See Validators for details on implementing the Validator interface.

ASDF Standard version requirement

Some extensions may only work with specific version(s) of the ASDF Standard – for example, the schema associated with one of an extension’s tags may reference specific versions of ASDF core tags. This requirement can be expressed as a PEP 440 version specifier in an Extension’s asdf_standard_requirement property:

from asdf.extension import Extension


class FooExtension(Extension):
    extension_uri = "asdf://example.com/example-project/extensions/foo-1.0.0"
    asdf_standard_requirement = ">= 1.2.0, < 1.5.0"

Now the extension will only be used with ASDF Standard 1.3.0 and 1.4.0 files.

Legacy class names

Previous versions of this library referred to extensions by their Python class names instead of by URI. These class names were written to ASDF file metadata and allowed the library to warn users when an extension used to write the file was not available on read. Now the extension URI is written to the metadata, but to prevent warnings when reading older files, extension authors can provide an additional list of class names that previously identified the extension:

from asdf.extension import Extension


class FooExtension(Extension):
    extension_uri = "asdf://example.com/example-project/extensions/foo-1.0.0"
    legacy_class_names = [
        "foo_package.extensions.FooExtension",
    ]

Installing an extension

Once an extension is implemented, it must be installed so that the asdf library knows to use it. There are two options for installing an extension: manually per session using AsdfConfig, or automatically for every session using the asdf.extensions entry point

Installing extensions via AsdfConfig

The simplest way to install an extension is to add it at runtime using the AsdfConfig.add_extension method. For example, the following code defines and installs a minimal extension:

import asdf
from asdf.extension import Extension


class FooExtension(Extension):
    extension_uri = "asdf://example.com/example-project/extensions/foo-1.0.0"


asdf.get_config().add_extension(FooExtension())

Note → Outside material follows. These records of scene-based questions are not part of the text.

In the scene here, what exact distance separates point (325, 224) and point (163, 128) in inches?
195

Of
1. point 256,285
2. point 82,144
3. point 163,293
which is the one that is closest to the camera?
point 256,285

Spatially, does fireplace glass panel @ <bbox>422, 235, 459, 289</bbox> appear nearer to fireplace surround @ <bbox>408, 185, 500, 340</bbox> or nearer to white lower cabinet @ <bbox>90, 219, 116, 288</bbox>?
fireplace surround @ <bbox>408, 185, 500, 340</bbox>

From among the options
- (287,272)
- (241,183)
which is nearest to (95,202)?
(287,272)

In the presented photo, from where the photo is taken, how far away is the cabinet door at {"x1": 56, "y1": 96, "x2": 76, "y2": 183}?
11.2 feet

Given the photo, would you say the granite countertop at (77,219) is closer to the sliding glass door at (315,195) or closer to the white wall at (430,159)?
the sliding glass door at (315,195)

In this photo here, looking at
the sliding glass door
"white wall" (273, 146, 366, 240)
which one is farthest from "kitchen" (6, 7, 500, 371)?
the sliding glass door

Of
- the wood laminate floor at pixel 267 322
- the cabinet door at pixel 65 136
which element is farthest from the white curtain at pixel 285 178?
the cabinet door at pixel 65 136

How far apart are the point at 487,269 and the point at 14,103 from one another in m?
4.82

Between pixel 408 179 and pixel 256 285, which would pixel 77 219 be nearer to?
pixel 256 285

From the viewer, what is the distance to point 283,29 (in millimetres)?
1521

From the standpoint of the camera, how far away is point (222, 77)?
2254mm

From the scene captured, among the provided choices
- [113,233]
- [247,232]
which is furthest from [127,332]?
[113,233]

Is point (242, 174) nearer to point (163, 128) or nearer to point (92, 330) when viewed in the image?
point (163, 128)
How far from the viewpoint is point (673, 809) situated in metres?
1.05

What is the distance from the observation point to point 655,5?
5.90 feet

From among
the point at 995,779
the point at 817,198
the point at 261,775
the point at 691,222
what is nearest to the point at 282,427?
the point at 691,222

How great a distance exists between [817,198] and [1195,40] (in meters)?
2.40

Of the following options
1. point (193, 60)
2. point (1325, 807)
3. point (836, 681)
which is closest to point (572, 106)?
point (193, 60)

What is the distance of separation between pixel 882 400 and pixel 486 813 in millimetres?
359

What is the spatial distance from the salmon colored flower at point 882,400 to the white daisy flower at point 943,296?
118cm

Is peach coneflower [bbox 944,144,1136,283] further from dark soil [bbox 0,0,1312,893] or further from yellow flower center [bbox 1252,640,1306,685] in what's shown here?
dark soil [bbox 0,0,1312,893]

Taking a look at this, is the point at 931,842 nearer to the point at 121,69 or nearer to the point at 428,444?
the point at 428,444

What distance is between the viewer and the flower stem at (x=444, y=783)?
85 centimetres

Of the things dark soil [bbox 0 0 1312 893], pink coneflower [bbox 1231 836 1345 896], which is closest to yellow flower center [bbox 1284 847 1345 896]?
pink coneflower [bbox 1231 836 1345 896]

Now the extension will be available when working with ASDF files, but only for the duration of the current Python session.

Installing extensions via entry points

The asdf package also offers an entry point for installing extensions This registers a package’s extensions automatically on package install without requiring calls to the AsdfConfig method. The entry point is called asdf.extensions and expects to receive a method that returns a list of Extension instances.

For example, let’s say we’re creating a package named asdf-foo-extension that provides the not-particularly-useful FooExtension from the previous section. We’ll need to define an entry point method that returns a list containing an instance of FooExtension:

def get_extensions():
    return [FooExtension()]

We’ll assume that method is located in the module asdf_foo_extension.integration.

Next, in the package’s pyproject.toml, define a [project.entry-points] section (or [options.entry_points] in setup.cfg) that identifies the method as an asdf.extensions entry point:

[project.entry-points]
'asdf.extensions' = { asdf_foo_extension = 'asdf_foo_extension.integration:get_extensions' }
[options.entry_points]
asdf.extensions =
    asdf_foo_extension = asdf_foo_extension.integration:get_extensions

After installing the package, the extension should be automatically available in any new Python session.

Entry point performance considerations

For the good of asdf users everywhere, it’s important that entry point methods load as quickly as possible. All extensions must be loaded before reading an ASDF file, so any entry point method that lingers will introduce a delay to the initial call to asdf.open. For that reason, we recommend that extension authors minimize the number of imports that occur in the module containing the entry point method, particularly imports of modules outside of the Python standard library or asdf itself.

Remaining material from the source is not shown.